BLOC DE TEXTE »
————————

Au sein de l’Assemblée, le Grand Bras-Ma divisait les esprits, et seule sa taille honorable de calamar géant lui conférait une certaine autorité. Il était l’un des rares à ne pas redouter les crises de boulimie de Krakenko et à nicher hors de l’Antre, au milieu du Cimetière-des-Choses-Brûlées. Il s’était installé dans le coin de nombreuses lunes auparavant, pourtant il restait « l’Étranger-venu-de-Loin ». On racontait qu’il avait vécu plusieurs vies dont l’une d’elles en captivité dans une grande boîte carrée transparente durant des années, avant d’être relâché. Les langues velues aimaient colporter qu’il avait été cobaye dans un lieu tenu secret, puis prédicateur, bookmaker ou espion des grands fonds. Suivant la météo des craintes, on le disait fou, on le disait sage, on murmurait des blagues sur son passage.

————————

DONNÉES DISPONIBLES »

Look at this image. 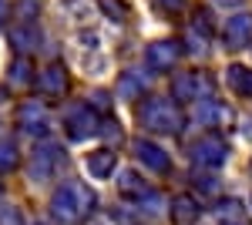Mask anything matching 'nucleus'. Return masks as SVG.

————————

CONSIGNE 1 »
Modifiez le passage du texte sur le Grand Bras-Ma qui va de « Au sein de l’Assemblée, le » jusqu'à « sur son passage. » inclus, en substituant « poulpe » à « calamar ».
CONSIGNE 2 »
Dans le texte sur le Grand Bras-Ma, relevez tous les rôles que les langues velues lui attribuent.
Appuyez-vous uniquement sur le texte.

RÉPONSE ATTENDUE 1 »
Au sein de l’Assemblée, le Grand Bras-Ma divisait les esprits, et seule sa taille honorable de poulpe géant lui conférait une certaine autorité. Il était l’un des rares à ne pas redouter les crises de boulimie de Krakenko et à nicher hors de l’Antre, au milieu du Cimetière-des-Choses-Brûlées. Il s’était installé dans le coin de nombreuses lunes auparavant, pourtant il restait « l’Étranger-venu-de-Loin ». On racontait qu’il avait vécu plusieurs vies dont l’une d’elles en captivité dans une grande boîte carrée transparente durant des années, avant d’être relâché. Les langues velues aimaient colporter qu’il avait été cobaye dans un lieu tenu secret, puis prédicateur, bookmaker ou espion des grands fonds. Suivant la météo des craintes, on le disait fou, on le disait sage, on murmurait des blagues sur son passage.

RÉPONSE ATTENDUE 2 »
cobaye, prédicateur, bookmaker, espion des grands fonds